The topics discussed will be: ggplot2, Inkscape, and Circos. We will use shipment data from Freight Analysis Framework, a survey conducted by US Bureau of Transportation. The data represents agriculture exports from California to the rest of the U.S. It also include population of each destination state. The shipments are in units of mass. All the data are for 2012.
a=read.csv("FAFdata.csv")
head(a)
## DMS.ORIG DMS.DEST Commodity Total.KTons.in.2012 Population_Dest_2012
## 1 CA AL AgProdce 46.3745 4820000
## 2 CA AK AgProdce 0.1545 731000
## 3 CA AZ AgProdce 196.0954 6550000
## 4 CA AR AgProdce 7.3367 2950000
## 5 CA CA AgProdce 41793.6904 38100000
## 6 CA CO AgProdce 61.3474 5190000
## Total.M..in.2012 Region
## 1 209.7609 South
## 2 0.0049 West
## 3 656.2083 West
## 4 20.3790 South
## 5 36891.4785 West
## 6 184.6741 West
ggplot2 follows the rules of grammar of graphics, which essentially means building a graphic with multiple layers. A good source for introduction is the open source book R for Data Science(https://r4ds.had.co.nz/). We will see an example of how ggplot2 works.

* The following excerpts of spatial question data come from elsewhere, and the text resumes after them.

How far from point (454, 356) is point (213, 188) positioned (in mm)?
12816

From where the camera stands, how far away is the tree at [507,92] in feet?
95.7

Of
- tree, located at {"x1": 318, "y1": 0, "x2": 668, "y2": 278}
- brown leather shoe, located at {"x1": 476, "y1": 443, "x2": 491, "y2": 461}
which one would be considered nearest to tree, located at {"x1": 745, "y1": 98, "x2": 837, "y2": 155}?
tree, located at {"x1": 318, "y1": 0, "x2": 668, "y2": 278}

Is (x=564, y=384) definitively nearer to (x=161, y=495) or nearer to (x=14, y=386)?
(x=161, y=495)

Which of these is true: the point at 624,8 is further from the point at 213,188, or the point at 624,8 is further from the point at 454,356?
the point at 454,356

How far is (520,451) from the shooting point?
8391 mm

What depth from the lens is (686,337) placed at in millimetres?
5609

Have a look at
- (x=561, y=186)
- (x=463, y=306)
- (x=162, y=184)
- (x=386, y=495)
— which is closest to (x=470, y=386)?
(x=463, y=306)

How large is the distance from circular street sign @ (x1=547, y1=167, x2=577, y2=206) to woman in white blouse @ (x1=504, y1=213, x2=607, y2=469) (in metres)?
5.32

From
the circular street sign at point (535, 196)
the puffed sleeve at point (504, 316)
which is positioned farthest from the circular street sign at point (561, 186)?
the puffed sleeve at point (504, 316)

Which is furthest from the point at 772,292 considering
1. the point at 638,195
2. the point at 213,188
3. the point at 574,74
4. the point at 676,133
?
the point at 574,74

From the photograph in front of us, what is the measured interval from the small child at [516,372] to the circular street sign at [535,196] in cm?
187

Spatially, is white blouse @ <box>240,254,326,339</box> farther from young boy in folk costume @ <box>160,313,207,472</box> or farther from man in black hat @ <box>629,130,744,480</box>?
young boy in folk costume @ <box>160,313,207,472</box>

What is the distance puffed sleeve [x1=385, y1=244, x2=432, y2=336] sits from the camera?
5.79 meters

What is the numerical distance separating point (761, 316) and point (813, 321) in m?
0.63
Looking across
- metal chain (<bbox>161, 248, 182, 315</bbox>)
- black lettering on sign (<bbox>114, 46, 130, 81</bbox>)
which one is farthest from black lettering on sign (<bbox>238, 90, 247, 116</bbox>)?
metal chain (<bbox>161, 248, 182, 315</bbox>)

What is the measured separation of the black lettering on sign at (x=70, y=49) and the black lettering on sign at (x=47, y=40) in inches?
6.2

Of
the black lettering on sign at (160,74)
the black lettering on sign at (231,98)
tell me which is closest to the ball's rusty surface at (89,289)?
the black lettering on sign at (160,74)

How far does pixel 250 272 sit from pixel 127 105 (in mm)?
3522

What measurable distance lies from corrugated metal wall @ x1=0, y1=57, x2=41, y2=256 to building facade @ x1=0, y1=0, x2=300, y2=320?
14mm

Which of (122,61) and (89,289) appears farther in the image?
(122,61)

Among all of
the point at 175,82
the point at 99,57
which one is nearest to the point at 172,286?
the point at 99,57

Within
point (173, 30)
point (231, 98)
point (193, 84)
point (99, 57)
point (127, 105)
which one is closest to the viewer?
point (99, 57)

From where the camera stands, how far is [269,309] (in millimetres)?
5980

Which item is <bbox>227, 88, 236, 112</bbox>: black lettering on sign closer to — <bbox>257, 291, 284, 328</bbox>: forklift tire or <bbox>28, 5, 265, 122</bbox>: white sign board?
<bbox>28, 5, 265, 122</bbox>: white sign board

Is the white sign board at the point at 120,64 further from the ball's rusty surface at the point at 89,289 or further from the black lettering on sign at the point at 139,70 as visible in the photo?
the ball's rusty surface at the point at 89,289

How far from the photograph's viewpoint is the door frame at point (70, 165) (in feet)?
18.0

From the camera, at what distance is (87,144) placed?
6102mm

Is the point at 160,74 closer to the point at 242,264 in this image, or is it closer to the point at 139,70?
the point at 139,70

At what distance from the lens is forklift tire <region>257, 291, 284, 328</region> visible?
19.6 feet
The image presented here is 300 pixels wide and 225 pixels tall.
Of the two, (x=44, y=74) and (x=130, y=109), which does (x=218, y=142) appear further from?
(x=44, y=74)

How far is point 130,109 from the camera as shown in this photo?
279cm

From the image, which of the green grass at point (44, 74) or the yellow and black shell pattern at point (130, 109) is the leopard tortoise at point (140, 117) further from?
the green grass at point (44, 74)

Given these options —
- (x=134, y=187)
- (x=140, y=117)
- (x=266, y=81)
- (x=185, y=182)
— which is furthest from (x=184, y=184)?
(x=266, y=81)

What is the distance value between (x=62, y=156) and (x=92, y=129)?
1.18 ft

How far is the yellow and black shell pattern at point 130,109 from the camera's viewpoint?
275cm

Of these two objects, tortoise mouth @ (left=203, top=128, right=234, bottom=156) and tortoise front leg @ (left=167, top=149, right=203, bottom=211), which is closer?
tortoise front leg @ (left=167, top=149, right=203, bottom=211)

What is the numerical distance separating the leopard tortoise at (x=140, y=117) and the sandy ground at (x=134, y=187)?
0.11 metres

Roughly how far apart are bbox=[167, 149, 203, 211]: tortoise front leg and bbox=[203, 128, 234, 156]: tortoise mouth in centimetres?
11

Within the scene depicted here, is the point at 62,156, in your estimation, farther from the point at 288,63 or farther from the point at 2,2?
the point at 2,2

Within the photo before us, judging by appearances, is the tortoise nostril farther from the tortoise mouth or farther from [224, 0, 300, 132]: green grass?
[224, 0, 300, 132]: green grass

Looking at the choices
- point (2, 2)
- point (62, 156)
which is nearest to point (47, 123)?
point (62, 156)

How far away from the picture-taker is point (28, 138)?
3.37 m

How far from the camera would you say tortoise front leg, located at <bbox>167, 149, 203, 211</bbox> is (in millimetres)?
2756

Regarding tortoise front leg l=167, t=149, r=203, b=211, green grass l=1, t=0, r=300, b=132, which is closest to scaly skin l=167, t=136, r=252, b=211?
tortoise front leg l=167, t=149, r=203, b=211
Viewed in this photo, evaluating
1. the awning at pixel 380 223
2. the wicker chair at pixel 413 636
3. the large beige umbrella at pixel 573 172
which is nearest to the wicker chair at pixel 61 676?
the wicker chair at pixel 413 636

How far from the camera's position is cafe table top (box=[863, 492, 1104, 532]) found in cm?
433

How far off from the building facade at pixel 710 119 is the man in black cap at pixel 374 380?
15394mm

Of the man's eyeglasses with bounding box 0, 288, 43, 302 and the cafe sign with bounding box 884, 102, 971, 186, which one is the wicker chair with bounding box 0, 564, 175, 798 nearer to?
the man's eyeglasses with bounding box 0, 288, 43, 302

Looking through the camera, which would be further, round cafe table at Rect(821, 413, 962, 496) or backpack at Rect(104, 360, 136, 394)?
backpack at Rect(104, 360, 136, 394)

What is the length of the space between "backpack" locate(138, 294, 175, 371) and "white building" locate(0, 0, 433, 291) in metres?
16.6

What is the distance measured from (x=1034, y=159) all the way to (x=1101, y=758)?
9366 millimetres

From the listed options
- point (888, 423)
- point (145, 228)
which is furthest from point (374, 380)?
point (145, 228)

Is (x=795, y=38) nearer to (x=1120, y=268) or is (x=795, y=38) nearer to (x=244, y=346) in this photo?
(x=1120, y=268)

library("ggplot2") #install the package (only once) and import it
FAFdata=a[7:12,]
ggplot(data = FAFdata) +
geom_point(mapping = aes(x=DMS.DEST,y=Population_Dest_2012))
In ggplot2, each additional component is specified with the “+” sign. A generic template to write code in ggplot is:
ggplot(data = DATA) + GEOM_FUNCTION(mapping = aes(MAPPINGS))
You start with the code ggplot, which creates a coordinates system where you can add additional layers. Data is your fist layer. GEOM_Fuction or geometrics is your second layer. Here you can specify whether you would like to draw a scatter plot (geom_point), or a barplot (geom_bar) etc. ggplot2 provides over 30 geoms (can obtain more with extension packages).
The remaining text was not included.